--- start Extracted text ---

Wednesday, May 25, 2011

Wrong Again

OK, I got it completely wrong. The longest week of empty speeches is over, and I made a bad prediction. I bet that Prime Minister Benjamin Netanyahu wouldn't be heckled at the big AIPAC meeting or in front of a joint meeting of Congress. He was heckled at both events. My bad.
Asked one journalist, "Would Barack Obama receive a standing ovation in the Kenesset?" Answered an Israeli journalist, "Would Bibi?"
But I was right about the more important things. I predicted nothing important would arise out of President Obama's big Middle East reset speech, and nothing did. I also agreed with Nehemia Shtrasler of Haaretz: nothing would arise out of Bibi's big visit to Washington, and nothing did.

Thursday, May 19, 2011

Obama's Cairo 2 Speech vs. Bibi's Tweets

Endearing himself even further to Middle Easterners, President Barack Obama showed up on Middle Eastern time (read: about a half hour late) to deliver his "reset speech" for what some are calling his "Cairo 2" address, hearkening back to his famous lecture to the Muslim/Middle East world delivered in Cairo in 2009. Stripped of all its rhetorical flourishes, the speech had three main points:

1. "It will be the policy of the United States to promote reform across the region, and to support transitions to democracy."
Praise for Tunisia and Egypt; attack Qadhdhafi in Libya; threaten the Assad regime in Syria ("President Assad now has a choice: He can lead that transition, or get out of the way"); and finally cajole Yemen and Bahrain to do the right thing. Not a word said about the liberal monarchy of Jordan, and the repressive monarchy of Saudi Arabia, which sent troops to Bahrain to help kill protesters. Selective, to say the least.

2. "We must support positive change in the region...through our efforts to advance economic development for nations that are transitioning to democracy."
A billion here and a billion there to Egypt, once it democratizes. Nice carrot.

3. The pursuit of peace in the Arab-Israeli conflict
No simple one-sentence quote for this sticky wicket. But basically Obama adhered to the principles of American peace processing for the last 20 years: 2 states ("a secure Israel and a viable Palestine") with fixed borders based on the 1967 lines and limited land swaps to compensate for adjustments. Deal with borders and security first, and put off the thornier problems of Jerusalem and refugees until later. Only one oblique mention of settlements, and a question posed to Hamas: are you prepared to recognize the existence of Israel? Basically, Obama reiterated the wearying approach of veteran peace processor Dennis Ross. In other words: nothing new.

--- end Extracted text ---
--- start Dataset rows ---

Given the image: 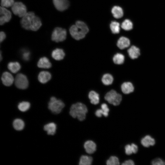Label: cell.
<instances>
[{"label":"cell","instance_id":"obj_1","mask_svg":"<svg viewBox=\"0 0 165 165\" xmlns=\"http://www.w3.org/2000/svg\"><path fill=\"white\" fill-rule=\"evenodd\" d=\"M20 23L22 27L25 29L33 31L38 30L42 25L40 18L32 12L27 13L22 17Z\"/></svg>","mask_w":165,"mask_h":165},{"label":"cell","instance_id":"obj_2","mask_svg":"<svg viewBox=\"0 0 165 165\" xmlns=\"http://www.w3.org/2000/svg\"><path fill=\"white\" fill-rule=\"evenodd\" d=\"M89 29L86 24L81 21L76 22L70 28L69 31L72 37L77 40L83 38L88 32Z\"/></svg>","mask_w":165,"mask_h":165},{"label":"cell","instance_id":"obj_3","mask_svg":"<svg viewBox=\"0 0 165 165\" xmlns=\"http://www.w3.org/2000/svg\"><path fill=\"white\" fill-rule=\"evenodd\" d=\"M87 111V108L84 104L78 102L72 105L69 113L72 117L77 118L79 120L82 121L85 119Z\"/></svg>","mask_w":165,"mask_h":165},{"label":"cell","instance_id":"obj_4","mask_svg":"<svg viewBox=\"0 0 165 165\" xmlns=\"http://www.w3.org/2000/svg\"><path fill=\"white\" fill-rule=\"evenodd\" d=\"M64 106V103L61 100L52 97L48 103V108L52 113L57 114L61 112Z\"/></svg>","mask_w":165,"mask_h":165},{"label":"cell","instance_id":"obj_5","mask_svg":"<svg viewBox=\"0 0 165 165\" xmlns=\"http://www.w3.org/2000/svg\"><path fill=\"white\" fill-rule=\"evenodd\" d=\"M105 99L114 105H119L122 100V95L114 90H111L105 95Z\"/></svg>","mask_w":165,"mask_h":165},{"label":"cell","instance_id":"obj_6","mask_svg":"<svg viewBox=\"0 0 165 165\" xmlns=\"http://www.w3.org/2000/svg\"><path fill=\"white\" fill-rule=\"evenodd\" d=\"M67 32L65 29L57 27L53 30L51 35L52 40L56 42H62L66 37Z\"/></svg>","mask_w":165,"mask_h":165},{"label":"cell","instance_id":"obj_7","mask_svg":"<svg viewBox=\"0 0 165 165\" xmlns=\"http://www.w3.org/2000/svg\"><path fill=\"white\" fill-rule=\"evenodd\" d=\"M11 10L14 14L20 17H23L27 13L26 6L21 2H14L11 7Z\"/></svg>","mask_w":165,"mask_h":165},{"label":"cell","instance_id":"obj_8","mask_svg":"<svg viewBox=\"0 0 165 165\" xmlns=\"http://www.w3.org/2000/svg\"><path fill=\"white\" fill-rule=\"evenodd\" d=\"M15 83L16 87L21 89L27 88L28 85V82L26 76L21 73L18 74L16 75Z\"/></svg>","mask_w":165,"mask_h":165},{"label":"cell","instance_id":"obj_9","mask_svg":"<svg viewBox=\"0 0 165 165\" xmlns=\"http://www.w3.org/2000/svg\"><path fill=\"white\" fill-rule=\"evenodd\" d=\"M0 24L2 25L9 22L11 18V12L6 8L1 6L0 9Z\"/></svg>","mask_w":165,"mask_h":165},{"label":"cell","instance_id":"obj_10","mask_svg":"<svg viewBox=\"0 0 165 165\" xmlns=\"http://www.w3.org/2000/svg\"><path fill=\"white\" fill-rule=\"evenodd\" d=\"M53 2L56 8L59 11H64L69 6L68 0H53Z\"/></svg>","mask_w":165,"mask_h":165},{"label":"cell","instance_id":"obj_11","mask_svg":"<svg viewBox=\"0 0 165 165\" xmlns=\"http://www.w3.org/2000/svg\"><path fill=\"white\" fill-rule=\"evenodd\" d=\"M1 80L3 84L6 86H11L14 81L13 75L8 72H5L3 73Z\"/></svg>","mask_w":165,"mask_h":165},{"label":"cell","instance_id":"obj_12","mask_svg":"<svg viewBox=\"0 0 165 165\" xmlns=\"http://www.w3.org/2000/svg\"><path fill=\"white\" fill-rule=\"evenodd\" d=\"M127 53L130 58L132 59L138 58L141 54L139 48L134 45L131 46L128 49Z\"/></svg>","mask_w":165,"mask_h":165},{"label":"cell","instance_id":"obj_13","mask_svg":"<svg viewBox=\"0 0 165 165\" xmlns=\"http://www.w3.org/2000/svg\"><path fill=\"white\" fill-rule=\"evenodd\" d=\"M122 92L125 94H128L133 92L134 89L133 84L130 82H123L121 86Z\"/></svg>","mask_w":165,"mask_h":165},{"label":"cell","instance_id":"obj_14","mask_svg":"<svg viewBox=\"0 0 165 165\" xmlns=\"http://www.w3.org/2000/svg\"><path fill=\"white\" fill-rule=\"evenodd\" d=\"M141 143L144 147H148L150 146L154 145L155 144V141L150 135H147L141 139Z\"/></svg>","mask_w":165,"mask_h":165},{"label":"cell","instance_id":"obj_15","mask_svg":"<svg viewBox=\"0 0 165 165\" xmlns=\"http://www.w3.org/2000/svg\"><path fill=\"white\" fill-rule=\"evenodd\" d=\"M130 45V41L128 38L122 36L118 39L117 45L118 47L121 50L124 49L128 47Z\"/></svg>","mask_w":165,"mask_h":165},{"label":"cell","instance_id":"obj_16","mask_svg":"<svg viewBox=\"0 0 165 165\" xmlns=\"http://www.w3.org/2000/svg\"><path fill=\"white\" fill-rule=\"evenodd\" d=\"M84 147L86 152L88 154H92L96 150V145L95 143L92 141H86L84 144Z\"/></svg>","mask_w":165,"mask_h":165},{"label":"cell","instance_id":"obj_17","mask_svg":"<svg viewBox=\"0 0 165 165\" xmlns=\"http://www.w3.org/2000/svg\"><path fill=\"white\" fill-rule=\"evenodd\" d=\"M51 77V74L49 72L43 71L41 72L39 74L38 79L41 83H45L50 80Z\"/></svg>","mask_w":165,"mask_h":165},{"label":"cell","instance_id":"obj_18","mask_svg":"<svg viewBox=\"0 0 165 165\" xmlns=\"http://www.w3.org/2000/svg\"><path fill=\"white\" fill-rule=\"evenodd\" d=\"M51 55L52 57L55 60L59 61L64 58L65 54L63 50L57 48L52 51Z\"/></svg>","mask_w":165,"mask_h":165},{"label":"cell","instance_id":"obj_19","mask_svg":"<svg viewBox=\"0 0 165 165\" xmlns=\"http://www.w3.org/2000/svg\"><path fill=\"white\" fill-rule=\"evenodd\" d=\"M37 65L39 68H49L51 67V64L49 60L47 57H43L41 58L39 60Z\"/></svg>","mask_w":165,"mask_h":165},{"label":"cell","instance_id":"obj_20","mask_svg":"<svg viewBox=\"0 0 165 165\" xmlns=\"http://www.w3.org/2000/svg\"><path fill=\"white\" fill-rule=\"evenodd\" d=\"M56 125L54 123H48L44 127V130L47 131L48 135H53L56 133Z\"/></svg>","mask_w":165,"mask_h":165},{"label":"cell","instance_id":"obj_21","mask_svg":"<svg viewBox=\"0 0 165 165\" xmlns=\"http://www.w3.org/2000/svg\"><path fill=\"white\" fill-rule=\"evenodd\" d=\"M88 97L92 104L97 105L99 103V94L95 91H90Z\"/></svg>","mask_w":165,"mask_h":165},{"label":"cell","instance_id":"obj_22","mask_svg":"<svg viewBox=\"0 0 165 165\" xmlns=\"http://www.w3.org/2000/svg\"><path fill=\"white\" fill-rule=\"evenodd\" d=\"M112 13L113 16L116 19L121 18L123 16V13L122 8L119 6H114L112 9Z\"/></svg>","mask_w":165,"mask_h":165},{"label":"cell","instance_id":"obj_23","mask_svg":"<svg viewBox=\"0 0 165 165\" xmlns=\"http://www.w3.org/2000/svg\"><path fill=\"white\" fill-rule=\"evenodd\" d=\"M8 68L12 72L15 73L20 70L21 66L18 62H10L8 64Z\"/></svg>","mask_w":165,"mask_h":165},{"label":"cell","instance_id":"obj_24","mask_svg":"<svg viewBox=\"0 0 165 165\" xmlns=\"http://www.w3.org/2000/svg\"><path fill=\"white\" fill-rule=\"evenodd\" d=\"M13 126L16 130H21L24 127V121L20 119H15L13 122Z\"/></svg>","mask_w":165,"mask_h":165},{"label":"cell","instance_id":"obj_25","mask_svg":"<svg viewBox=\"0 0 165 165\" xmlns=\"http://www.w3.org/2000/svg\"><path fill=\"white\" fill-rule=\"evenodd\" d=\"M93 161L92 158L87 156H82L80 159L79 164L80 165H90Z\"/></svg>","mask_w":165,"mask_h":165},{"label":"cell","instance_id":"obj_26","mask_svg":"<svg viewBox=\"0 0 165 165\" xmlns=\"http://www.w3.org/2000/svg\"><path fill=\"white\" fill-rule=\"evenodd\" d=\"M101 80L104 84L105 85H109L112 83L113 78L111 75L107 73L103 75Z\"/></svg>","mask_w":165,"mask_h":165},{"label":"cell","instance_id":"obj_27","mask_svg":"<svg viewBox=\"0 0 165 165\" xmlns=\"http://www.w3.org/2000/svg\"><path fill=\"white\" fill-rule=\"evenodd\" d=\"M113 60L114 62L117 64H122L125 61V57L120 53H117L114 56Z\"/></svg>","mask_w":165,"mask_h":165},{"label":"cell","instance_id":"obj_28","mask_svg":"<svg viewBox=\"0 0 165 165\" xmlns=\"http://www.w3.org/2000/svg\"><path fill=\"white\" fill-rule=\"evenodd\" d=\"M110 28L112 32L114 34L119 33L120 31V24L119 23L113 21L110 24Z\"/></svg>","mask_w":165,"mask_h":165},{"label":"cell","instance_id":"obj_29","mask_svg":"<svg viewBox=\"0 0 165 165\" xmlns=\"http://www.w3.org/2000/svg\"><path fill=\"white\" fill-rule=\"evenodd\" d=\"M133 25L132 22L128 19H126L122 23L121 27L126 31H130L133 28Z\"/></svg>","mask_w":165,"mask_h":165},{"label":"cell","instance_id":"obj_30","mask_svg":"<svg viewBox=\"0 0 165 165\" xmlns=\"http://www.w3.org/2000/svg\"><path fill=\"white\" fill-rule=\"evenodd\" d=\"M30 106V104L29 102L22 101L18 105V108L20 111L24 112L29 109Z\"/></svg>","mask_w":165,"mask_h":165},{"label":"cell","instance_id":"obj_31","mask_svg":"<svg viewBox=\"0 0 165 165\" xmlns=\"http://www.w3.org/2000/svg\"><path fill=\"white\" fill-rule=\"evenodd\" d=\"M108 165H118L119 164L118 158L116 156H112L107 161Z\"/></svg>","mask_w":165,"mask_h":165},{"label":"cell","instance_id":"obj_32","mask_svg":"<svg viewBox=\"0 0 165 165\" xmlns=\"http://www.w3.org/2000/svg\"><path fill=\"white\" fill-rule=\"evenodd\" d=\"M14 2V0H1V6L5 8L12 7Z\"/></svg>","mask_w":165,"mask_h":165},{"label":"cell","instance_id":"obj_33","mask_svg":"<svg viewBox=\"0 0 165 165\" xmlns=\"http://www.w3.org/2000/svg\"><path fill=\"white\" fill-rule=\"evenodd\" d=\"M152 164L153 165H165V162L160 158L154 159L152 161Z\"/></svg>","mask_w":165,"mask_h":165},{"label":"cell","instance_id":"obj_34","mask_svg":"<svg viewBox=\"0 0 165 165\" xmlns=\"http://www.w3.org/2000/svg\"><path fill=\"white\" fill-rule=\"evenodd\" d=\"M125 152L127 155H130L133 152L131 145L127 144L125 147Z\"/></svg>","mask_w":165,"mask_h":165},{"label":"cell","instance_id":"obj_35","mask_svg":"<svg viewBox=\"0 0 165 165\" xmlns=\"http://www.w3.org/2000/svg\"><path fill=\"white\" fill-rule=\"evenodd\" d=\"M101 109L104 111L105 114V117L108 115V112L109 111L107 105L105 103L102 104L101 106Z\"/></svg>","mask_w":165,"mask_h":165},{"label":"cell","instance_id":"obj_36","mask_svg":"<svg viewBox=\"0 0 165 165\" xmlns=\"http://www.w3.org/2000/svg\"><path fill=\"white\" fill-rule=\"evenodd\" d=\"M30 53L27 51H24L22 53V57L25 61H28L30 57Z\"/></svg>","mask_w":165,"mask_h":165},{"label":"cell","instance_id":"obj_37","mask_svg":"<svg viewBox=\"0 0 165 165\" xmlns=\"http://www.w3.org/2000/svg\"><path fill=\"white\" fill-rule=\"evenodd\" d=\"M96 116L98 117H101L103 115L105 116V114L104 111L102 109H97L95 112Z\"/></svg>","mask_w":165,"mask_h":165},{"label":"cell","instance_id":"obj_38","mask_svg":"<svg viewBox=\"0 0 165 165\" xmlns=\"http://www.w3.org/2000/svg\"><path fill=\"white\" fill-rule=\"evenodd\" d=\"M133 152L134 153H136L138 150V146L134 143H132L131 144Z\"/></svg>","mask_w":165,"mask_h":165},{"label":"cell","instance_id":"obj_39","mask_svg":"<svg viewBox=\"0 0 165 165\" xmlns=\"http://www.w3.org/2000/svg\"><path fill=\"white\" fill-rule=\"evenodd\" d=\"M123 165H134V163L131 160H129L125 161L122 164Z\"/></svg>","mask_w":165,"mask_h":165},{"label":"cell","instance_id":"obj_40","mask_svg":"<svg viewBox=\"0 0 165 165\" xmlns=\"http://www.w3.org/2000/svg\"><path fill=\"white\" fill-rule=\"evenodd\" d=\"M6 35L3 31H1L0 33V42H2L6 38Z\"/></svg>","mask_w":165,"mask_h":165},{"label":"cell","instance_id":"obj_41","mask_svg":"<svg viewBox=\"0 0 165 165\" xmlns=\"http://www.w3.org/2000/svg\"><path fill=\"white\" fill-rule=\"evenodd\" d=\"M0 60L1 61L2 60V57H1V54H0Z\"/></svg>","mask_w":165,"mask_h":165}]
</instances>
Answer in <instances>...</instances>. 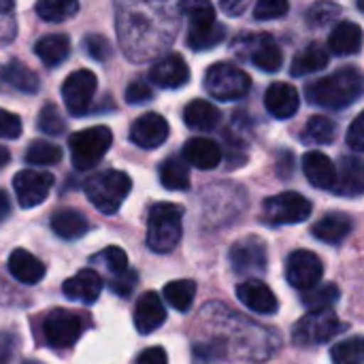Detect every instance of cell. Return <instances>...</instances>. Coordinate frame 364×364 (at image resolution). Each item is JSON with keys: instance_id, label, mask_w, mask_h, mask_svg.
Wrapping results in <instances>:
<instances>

--- end Dataset rows ---

=== Exercise tasks ===
A – According to the blog posts, how late did President Obama show up to deliver his "reset speech"?
B – Translate this sentence from the blog posts into Spanish: "A billion here and a billion there to Egypt, once it democratizes."
C – Continue the blog posts from their last sentence.

=== Expected responses ===
A – About a half hour late.

B – Mil millones aquí y mil millones allá para Egipto, una vez que se democratice.

C –
Within minutes, Israeli Prime Minister Benjamin Netanyahu was tweeting, first in Hebrew and then in English, an angry response to Cairo 2. Amazing - international diplomacy by way of Twitter. Let me string together the infantile 140-character at-a-time Bibi tweets designed to respond to a 1-hour presidential address:

Israel appreciates President Obama’s commitment to peace. / Israel believes that for peace to endure between Israelis and Palestinians, the viability of a Palestinian state… / cannot come at the expense of the viability of the one and only Jewish state. / That is why Prime Minister Netanyahu expects to hear a reaffirmation from President Obama of U.S. commitments made to Israel in 2004, / which were overwhelmingly supported by both Houses of Congress. / Among other things, those commitments relate to Israel not having to withdraw to the 1967 lines / which are both indefensible and which would leave major Israeli population centers in Judea and Samaria beyond those lines. / Those commitments also ensure Israel’s well-being as a Jewish state / by making clear that Palestinian refugees will settle in a future Palestinian state rather than in Israel. / Without a solution to the Palestinian refugee problem outside the borders of Israel, no territorial concession will bring peace. / Equally, the Palestinians, and not just the United States, must recognize Israel as the nation state of the Jewish people, / and any peace agreement with them must end all claims against Israel. / Prime Minister Netanyahu will make clear that the defense of Israel requires an Israeli military presence along the Jordan River. / Prime Minister Netanyahu will also express his disappointment over the Palestinian Authority’s decision to embrace Hamas.. / a terror organization committed to Israel’s destruction, as well as over Abbas’s recently expressed views which grossly distort history / and make clear that Abbas seeks a Palestinian state in order to continue the conflict with Israel rather than end it.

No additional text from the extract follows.